This project was completed as part of Computer Vision Nanodegree offered by Udacity. The Project has been reviewed by Udacity and graded to meet sufficient requirements.
The project was developed using python 3.6 and the latest version of PyTorch. Though GPU can be used, was not required.
- opencv-python==3.2.0.6
- matplotlib==2.1.1
- pandas==0.22.0
- numpy==1.12.1
- pillow>=6.2.0
- scipy==1.0.0
- torch>=0.4.0
- torchvision>=0.2.0
- jupyterlab
Installation with pip:
pip install -r requirements.txt
This facial keypoints dataset consists of 5770 color images.
- 3462 of these images are training images,to create a model to predict keypoints.
- 2308 are test images, which will be used to test the accuracy of the model.
Note: All images are extracted from the YouTube Faces Dataset which includes videos of people in YouTube videos.
Step 1: Load and Visualize the Facial Keypoint Data
- Visualizng the dataset gives us an understanding of the data. This includes all the preprocessing and standardizing the train and test image data.
Step 2: Define the CNN Network architecture
- Next step would be to experiment with different model architectures for with different layers such as Convolutional, Fully-Connected, Max-Pooling and Dropouts. This typically is defined in models.py file and can be imported in the pipeline.
Step 3: Train the CNN to predict facial keypoints
- Training a network includes trying out various loss functions, different optimizers, batch sizes and tuning the model with the best hyper-parameters.
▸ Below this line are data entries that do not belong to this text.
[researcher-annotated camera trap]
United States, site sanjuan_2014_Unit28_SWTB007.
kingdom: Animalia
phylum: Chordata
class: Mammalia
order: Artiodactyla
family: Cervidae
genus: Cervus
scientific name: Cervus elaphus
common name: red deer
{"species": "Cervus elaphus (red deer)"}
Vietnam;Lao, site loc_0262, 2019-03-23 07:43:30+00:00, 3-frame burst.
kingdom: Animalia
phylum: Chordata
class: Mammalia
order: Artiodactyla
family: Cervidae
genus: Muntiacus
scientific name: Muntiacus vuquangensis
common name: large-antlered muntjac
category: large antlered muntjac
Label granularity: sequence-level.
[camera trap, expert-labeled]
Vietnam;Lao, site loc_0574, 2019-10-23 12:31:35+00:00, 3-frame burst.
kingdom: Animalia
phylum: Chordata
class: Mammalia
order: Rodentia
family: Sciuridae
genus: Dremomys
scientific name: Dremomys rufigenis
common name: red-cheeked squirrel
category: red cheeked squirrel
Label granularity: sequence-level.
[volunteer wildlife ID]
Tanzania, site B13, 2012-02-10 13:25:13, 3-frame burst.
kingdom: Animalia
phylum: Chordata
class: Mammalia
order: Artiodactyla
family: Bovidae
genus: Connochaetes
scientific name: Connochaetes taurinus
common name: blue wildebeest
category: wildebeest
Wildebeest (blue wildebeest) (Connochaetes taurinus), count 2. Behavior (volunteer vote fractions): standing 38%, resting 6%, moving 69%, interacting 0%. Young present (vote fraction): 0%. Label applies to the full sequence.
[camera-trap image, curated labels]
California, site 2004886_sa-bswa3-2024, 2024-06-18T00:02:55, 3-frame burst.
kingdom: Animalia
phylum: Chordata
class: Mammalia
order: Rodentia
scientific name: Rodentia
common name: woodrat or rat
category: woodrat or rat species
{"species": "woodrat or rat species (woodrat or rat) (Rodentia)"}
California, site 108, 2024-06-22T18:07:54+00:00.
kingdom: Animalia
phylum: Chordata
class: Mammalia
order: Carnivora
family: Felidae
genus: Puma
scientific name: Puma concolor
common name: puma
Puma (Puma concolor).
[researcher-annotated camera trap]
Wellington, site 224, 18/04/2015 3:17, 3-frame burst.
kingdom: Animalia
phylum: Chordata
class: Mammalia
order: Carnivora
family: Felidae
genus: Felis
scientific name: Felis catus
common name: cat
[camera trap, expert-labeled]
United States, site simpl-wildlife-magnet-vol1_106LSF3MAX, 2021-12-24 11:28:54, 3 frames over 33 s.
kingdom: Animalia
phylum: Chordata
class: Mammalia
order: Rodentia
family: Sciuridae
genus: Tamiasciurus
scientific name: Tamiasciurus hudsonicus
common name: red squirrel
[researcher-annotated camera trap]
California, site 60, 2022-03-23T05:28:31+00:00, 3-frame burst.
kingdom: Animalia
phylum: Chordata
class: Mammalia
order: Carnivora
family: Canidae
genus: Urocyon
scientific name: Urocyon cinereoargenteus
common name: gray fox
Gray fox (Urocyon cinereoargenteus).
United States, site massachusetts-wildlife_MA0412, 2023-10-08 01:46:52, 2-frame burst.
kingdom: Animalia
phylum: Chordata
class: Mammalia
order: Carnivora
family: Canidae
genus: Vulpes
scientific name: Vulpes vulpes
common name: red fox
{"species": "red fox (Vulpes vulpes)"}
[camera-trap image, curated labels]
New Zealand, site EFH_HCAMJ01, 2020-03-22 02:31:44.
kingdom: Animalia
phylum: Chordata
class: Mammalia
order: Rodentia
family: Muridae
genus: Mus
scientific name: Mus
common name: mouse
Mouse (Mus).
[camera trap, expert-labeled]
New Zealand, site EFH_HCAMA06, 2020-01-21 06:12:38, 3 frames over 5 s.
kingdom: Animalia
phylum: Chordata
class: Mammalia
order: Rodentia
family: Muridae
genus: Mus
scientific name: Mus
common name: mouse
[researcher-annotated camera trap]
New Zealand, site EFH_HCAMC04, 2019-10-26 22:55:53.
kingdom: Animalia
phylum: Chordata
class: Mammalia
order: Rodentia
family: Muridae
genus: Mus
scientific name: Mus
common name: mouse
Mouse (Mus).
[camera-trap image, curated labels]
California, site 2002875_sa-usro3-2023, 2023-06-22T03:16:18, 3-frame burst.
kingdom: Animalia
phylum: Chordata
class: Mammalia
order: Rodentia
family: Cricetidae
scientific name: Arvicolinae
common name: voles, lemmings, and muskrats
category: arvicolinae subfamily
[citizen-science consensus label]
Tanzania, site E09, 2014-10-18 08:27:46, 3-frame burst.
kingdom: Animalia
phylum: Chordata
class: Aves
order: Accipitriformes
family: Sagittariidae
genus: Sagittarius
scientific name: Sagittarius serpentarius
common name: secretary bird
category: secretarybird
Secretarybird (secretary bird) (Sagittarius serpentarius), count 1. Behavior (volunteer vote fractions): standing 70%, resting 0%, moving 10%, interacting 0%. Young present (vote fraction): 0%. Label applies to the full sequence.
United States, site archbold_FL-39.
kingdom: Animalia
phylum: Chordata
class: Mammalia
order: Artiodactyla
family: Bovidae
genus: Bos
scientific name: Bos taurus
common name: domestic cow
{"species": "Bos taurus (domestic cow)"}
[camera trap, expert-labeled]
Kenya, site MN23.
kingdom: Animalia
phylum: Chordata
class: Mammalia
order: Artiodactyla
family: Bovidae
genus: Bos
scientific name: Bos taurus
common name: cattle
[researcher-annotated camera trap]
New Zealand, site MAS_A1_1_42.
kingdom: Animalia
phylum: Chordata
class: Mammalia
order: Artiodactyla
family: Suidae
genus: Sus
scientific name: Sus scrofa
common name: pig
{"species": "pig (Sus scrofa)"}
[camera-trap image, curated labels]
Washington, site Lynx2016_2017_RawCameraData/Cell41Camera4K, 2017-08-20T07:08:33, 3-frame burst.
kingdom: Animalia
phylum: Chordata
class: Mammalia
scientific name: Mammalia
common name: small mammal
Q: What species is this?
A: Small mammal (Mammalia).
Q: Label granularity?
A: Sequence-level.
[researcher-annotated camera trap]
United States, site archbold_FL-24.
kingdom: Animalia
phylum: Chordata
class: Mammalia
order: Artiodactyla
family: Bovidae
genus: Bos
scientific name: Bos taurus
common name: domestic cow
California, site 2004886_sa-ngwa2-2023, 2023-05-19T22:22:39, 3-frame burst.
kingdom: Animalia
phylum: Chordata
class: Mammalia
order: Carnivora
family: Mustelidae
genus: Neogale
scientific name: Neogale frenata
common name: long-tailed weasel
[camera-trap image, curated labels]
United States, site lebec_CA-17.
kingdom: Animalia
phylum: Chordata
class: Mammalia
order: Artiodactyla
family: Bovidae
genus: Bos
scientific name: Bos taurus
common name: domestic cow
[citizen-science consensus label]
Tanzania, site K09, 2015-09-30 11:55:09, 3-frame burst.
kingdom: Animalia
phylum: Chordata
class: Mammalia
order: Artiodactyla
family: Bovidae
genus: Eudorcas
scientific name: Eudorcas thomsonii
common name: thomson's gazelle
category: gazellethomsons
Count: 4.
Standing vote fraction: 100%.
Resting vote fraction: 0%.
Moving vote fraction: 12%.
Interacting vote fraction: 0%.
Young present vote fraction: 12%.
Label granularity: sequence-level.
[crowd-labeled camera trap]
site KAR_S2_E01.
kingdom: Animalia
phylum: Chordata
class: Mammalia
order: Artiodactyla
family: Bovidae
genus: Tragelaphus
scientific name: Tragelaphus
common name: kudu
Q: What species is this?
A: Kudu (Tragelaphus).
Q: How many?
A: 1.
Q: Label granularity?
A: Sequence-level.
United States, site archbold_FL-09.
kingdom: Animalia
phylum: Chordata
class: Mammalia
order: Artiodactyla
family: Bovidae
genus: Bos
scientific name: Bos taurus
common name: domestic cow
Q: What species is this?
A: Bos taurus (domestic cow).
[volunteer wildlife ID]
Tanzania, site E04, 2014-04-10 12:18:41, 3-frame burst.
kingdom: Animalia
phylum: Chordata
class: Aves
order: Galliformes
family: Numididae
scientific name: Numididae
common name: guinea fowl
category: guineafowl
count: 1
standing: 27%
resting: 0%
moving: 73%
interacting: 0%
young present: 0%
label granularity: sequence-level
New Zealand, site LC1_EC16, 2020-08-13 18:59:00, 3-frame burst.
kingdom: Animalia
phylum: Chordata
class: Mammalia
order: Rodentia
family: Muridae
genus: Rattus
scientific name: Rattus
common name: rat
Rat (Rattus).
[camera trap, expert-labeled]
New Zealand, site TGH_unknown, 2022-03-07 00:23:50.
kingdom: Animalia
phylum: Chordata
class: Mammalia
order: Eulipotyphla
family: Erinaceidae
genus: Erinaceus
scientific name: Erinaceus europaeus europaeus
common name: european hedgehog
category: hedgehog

Step 4: Dectect Faces in the images using Haar Cascades
- The trained neural network can now detect facial keypoints, from any image that includes faces. So before inferencing we need to use a Face Detector such as Haar Cascades to detect the faces.
Step 5: Predict Facial Keypoints and Complete the pipeline
- Put all the building blocks together and build a complete pipeline from loading data to inferencing the facial keypoints.
Step 6: Try applications of the project, like Fun Face Filters!